What to do:
In the listing below, swap every "yellow petal" for "golden petal", keep everything else the same, and leave out the pictures.

** BEGIN Records **

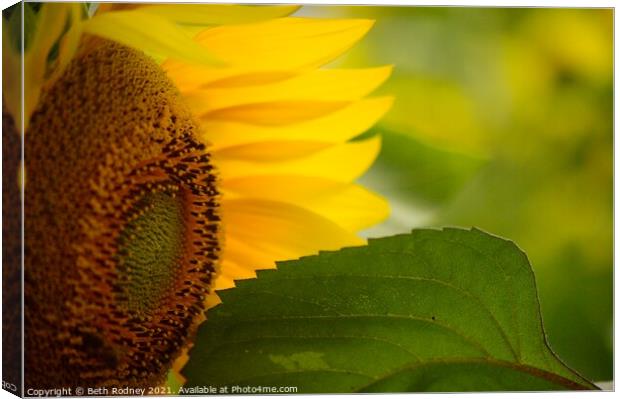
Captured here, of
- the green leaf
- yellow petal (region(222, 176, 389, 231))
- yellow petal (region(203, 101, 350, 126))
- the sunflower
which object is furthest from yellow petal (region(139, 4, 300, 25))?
the green leaf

** END Records **

Correct response:
Captured here, of
- the green leaf
- golden petal (region(222, 176, 389, 231))
- golden petal (region(203, 101, 350, 126))
- the sunflower
which object is furthest from golden petal (region(139, 4, 300, 25))?
the green leaf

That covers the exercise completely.